Manuale per ricevere applausi, consensi e tanti elogi in tv. Prendere un argomento inviso a tutti, la politica e i suoi privilegi. Fare un discorso retorico, condito da banalità su banalità, usando parole chiave come casta e denaro pubblico, sventolando scontrini e documenti, criticando tutti inopinatamente senza un minimo di riflessione costruttiva. Quello che si è visto marcatamente prima con Enzo Iacchetti coi suoi video su Youtube, poi a Le Iene (Italia Uno) mercoledì sera e successivamente a Servizio Pubblico, la nuova creatura cross-mediale di Michele Santoro, sono lo specchio banale di un’indignazione giusta ma profondamente superficiale.
Partiamo dalle iene e dai monologhi anti-casta di Enrico Brignano. Dieci minuti circa dove con nomi e cognomi, riferimenti precisi e populismo dilagante, dove il nuovo conduttore del programma si scaglia contro gli sperperi della politica che danneggiano la gente comune. Concetto condivisibile e pienamente azzeccato, ci mancherebbe, ma ci sono due cose che stonano: il senso di mancata autorevolezza di chi parla e l’ovvietà di quello che si dice. Enrico Brignano è un comico, ma ci sono comici con dichiarata coscienza civile e comici che trovano in etichetta la parola più vicina ad etica. Lui rientra nella seconda schiera. Il curriculum di chi si piazza a fare l’indignato, seppur facendo la parte del personaggio vicino alla gente e ne fa parte, deve contare. Non si può dall’oggi al domani cambiare registro ed ergersi come voce dell’indignazione di punto in bianco, dopo aver fatto da protagonista in film di una demenzialità unica come Un’estate ai Caraibi, Sharm el Sheikh e compagnia bella. I tanti proclami, accompagnati da una violenza linguistica fuori luogo ma necessaria per nascondere le pochezze della riflessione fatta, non hanno nessun peso. Nel suo discorso, come in quello di Iacchetti su un video postato su Youtube, non c’è nessuna considerazione, nessuna critica costruttiva, nessuno spunto. Solo parole, parole e ancora parole che, alla fin dei conti, sono il giusto contraltare ai discorsi della politica. Vuoti e inconcludenti allo stesso modo.
Altro discorso va fatto per Michele Santoro e il suo Servizio pubblico, che ha debuttato giovedì sera dopo tanto clamore su un numero di tv locali, su Sky Tg24, sui siti internet di diverse testate importanti come Corriere della Sera e Repubblica. Qui si parla di Rivoluzione, di Indignazione e di tante altre belle cose, ma in perfetto stile Santoro con una faziosità incredibile.
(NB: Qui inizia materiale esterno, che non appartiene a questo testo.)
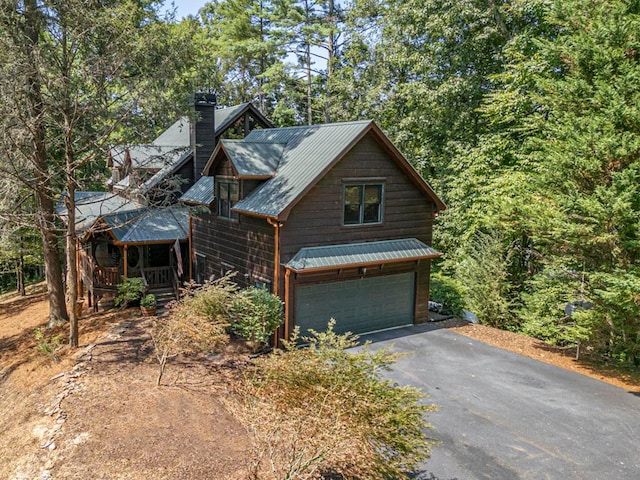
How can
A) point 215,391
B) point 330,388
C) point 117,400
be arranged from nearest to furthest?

La cosa più brutta, a mio avviso, è stato cominciare con un “Caro Biagi, caro Montanelli” che è quanto di più paraculo, passatemi il termine, si potesse fare, citando due mostri sacri del giornalismo per dare autorità ad un programma che di equilibrato non ha nulla. Servizio pubblico è Anno zero senza confronto, senza dialettica (e già ce n’era poca) dove si può facilmente dire tutto e il contrario di tutto senza diritto di replica, facendo di tutta l’erba un fascio. Le scelte e le battute facili, che virano verso il populismo soprattutto col vignettista Vauro e le stoccate di Santoro e Travaglio, sono tante, troppe. E meno male che in studio c’erano Paolo Mieli, presidente RCS ed ex direttore di Stampa e Corriere della sera, e la coppia Gian Antonio Stella-Sergio Rizzo, apprezzati giornalisti del Corriere della sera, a dare logica e critica costruttiva al programma coi loro interventi.
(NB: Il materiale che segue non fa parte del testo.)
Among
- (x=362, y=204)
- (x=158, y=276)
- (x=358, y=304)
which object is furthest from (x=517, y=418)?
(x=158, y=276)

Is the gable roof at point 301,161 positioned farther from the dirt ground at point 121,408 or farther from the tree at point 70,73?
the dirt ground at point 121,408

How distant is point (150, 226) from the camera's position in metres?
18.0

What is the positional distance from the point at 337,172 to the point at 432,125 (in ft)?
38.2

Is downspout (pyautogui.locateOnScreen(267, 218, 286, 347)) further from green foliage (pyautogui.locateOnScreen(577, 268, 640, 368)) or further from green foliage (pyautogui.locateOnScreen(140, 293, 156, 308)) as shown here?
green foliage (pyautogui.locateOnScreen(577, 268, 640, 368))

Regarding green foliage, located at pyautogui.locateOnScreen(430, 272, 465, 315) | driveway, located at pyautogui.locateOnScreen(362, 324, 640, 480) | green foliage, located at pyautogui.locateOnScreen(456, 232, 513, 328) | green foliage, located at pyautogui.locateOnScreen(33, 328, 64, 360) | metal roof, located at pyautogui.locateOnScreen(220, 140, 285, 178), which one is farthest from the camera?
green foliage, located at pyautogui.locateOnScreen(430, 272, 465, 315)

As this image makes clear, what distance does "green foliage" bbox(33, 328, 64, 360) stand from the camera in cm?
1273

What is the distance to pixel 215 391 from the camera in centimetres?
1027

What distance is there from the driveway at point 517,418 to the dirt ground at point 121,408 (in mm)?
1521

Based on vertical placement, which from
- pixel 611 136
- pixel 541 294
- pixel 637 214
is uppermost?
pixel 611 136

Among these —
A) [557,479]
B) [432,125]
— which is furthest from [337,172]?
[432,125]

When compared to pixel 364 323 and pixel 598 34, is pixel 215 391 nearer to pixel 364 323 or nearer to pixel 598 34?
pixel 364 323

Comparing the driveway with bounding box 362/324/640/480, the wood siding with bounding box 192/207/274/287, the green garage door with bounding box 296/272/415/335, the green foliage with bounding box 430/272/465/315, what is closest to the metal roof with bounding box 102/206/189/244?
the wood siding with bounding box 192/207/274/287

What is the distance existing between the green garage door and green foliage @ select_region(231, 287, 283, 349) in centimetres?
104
Tutti parlano di indignazione e rivoluzione, di meritocrazia e trasparenza, di rivoluzione culturale. Giusto parlarne, sacrosanto discuterne, necessario farlo entrare nel dibattito pubblico. Ma c’è bisogno di tutto questo populismo? Va bene (fino ad un certo punto…) guadagnare il consenso facile da parte del pubblico, ma per fare le rivoluzioni culturali ci vuole tutt’altro.